TASKS AND EXERCISES:
A) In the linear map notes, which proof technique shows that a linear map satisfies T(0) = 0?
B) From the linear map notes, please reproduce the passage word for word, starting with "5 Linear Map" and going on through "v) = \alpha \cdot T(v).".

DOCUMENT PASSAGE:
5 Linear Map and Rank

Linear Map

Let \mathcal{U} and \mathcal{V} be vector spaces over the same field \mathbb{F}. A map T: \mathcal{U} \to \mathcal{V} is called a linear map if it satisfies the following two properties for all u, v \in \mathcal{U} and all \alpha \in \mathbb{F}:

Additivity: T(u + v) = T(u) + T(v).
Homogeneity (Scalar Multiplication Compatibility): T(\alpha \cdot v) = \alpha \cdot T(v).

These properties ensure that T preserves the structure of vector addition and scalar multiplication in \mathcal{U} when mapped to \mathcal{V}.

Properties of linear map

Let \mathcal{U} and \mathcal{V} be two vector spaces over the same filed \mathbb{F}, and suppose T is a linear map T: \mathcal{U} \to \mathcal{V}.

A linear map must satisfy T (0) = 0.

Proof

We prove by contradiction. Suppose there exists a linear map such that

T (0) \neq 0.

Suppose v = 0 and according to the definition of the linear map

\begin{aligned} T (\alpha \cdot v) & = \alpha \cdot T (v), \forall \alpha \in \mathbb{F} \\ T (0) & = \alpha \cdot T (0), \forall \alpha \in \mathbb{F}. \end{aligned}

Since T (0) \neq 0, we can divide both sides by T (0)

\alpha = 1, \forall \alpha \in \mathbb{F},

which raises a contradiction.
There exists a matrix representation of T.

Proof

Suppose \text{dim} (\mathcal{U}) = n and \text{dim} (\mathcal{V}) = m.

Let \{ u_{1}, \dots, u_{n} \} be a basis of \mathcal{U}, and \{ v_{1}, \dots, v_{m} \} be a basis of \mathcal{V}.

Suppose any vector x \in \mathcal{U} satisfies that

x = \sum_{i=1}^{n} \alpha_{i} \cdot u_{i},

and the mapped vector T (x) \in \mathcal{V} satisfies that

T (x) = \sum_{j=1}^{m} \beta_{j} \cdot v_{j}.

Since T (u_{i}) \in \mathcal{V}, we have

T (u_{i}) = \sum_{j=1}^{m} c_{i, j} \cdot v_{j}, \forall i = 1, \dots, n.

SUPPLIED DATA:
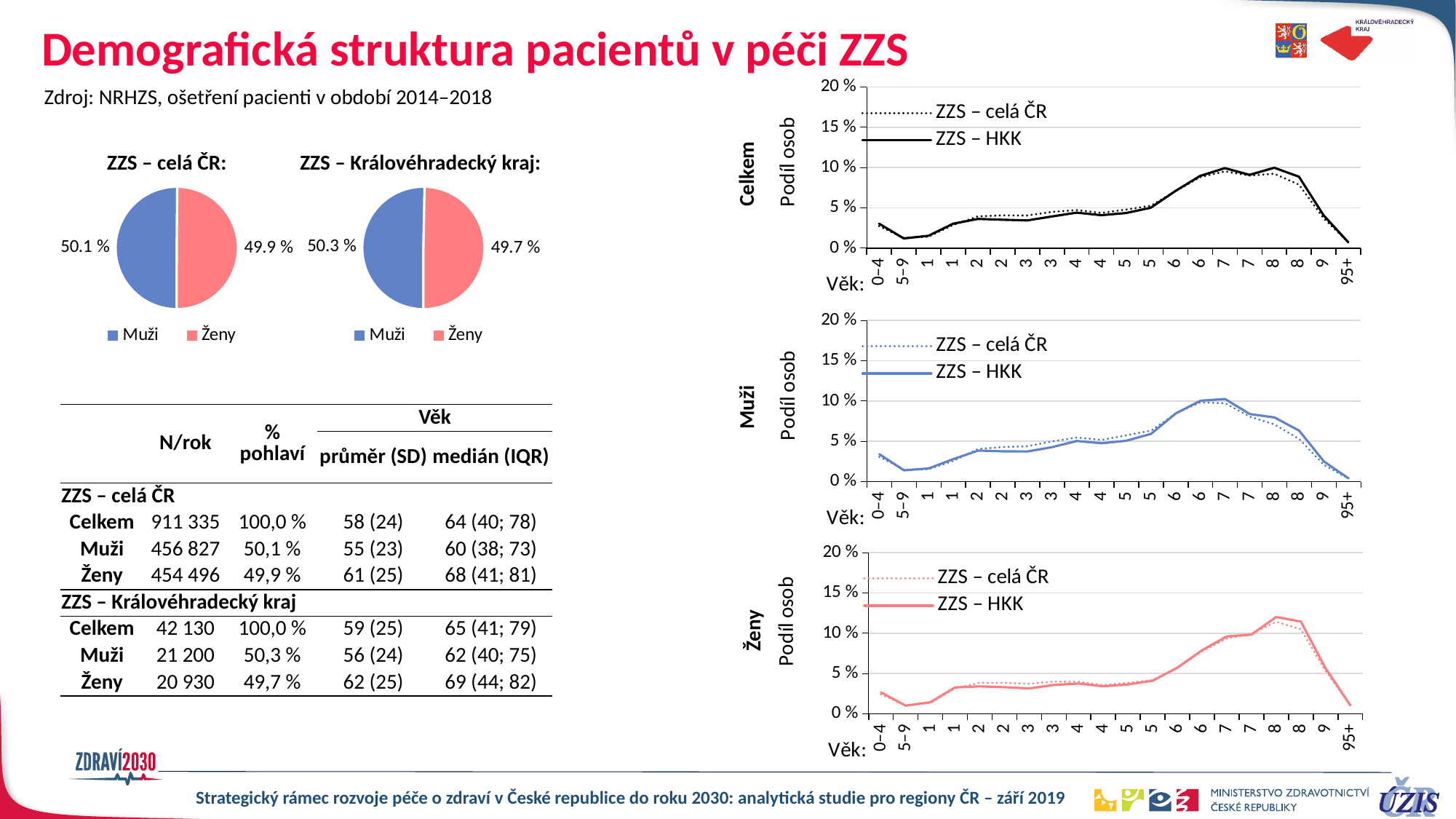
In the pie chart titled "ZZS – Královéhradecký kraj", what share is shown for Ženy? 49.7 % In the "Celkem" line chart, which series is drawn as a dotted line? ZZS – celá ČR How many series does the legend of the "Muži" line chart list? 2 In the "Ženy" line chart, is the peak value of the ZZS – HKK series greater or less than 10 %? greater What kind of chart is the "Celkem" chart on the right of the slide? line chart In the "Celkem" line chart, is the ZZS – HKK value for the 5–9 age group greater or less than 5 %? less In the pie chart titled "ZZS – celá ČR", what share is shown for Muži? 50.1 % In the pie chart titled "ZZS – Královéhradecký kraj", which slice is larger, Muži or Ženy? Muži In the pie chart titled "ZZS – celá ČR", what share is shown for Ženy? 49.9 % What kind of chart is used for the "ZZS – celá ČR" gender breakdown on the left of the slide? pie chart In the pie chart titled "ZZS – Královéhradecký kraj", what share is shown for Muži? 50.3 % In the pie chart titled "ZZS – celá ČR", what is the difference between the Muži and Ženy shares? 0.2 %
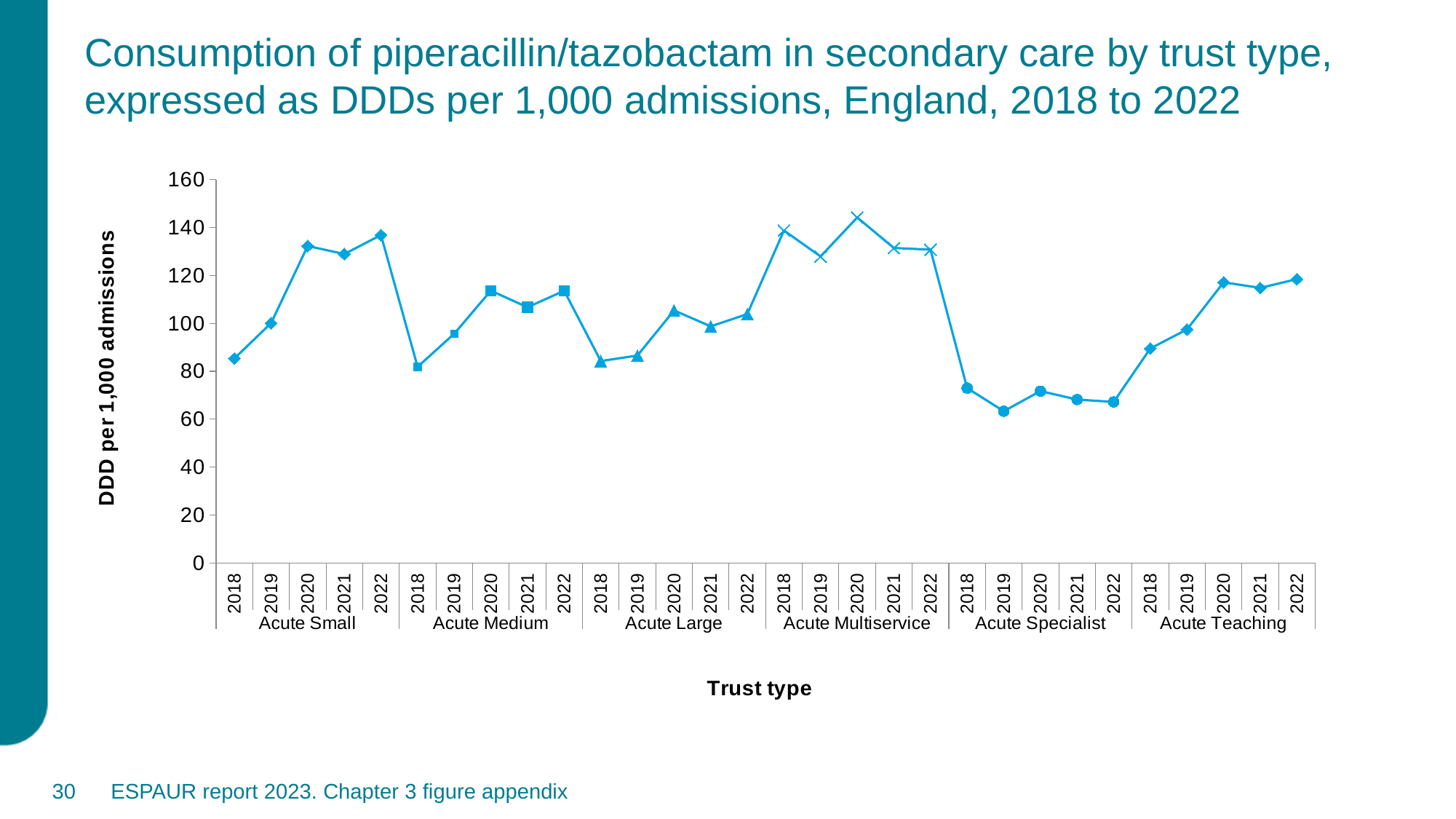
What kind of chart is shown on the slide? Line chart Which is larger: the value for Acute Small in 2022 or the value for Acute Medium in 2022? Acute Small in 2022 How many trust types are shown along the x axis? 6 How many data points are plotted in total across all trust types? 30 Is the value for Acute Medium in 2020 greater or less than 100? greater What is the title of the y axis? DDD per 1,000 admissions Which trust type and year has the highest value on the chart? Acute Multiservice, 2020 Is the value for Acute Multiservice in 2020 greater or less than 140? greater Which trust type and year has the lowest value on the chart? Acute Specialist, 2019 Do the values for Acute Teaching rise or fall from 2018 to 2020? Rise Is the value for Acute Large in 2018 greater or less than 100? less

ANSWERS FOR EACH ITEM:
A) Proof by contradiction.

B)
5 Linear Map and Rank

Linear Map

Let \mathcal{U} and \mathcal{V} be vector spaces over the same field \mathbb{F}. A map T: \mathcal{U} \to \mathcal{V} is called a linear map if it satisfies the following two properties for all u, v \in \mathcal{U} and all \alpha \in \mathbb{F}:

Additivity: T(u + v) = T(u) + T(v).
Homogeneity (Scalar Multiplication Compatibility): T(\alpha \cdot v) = \alpha \cdot T(v).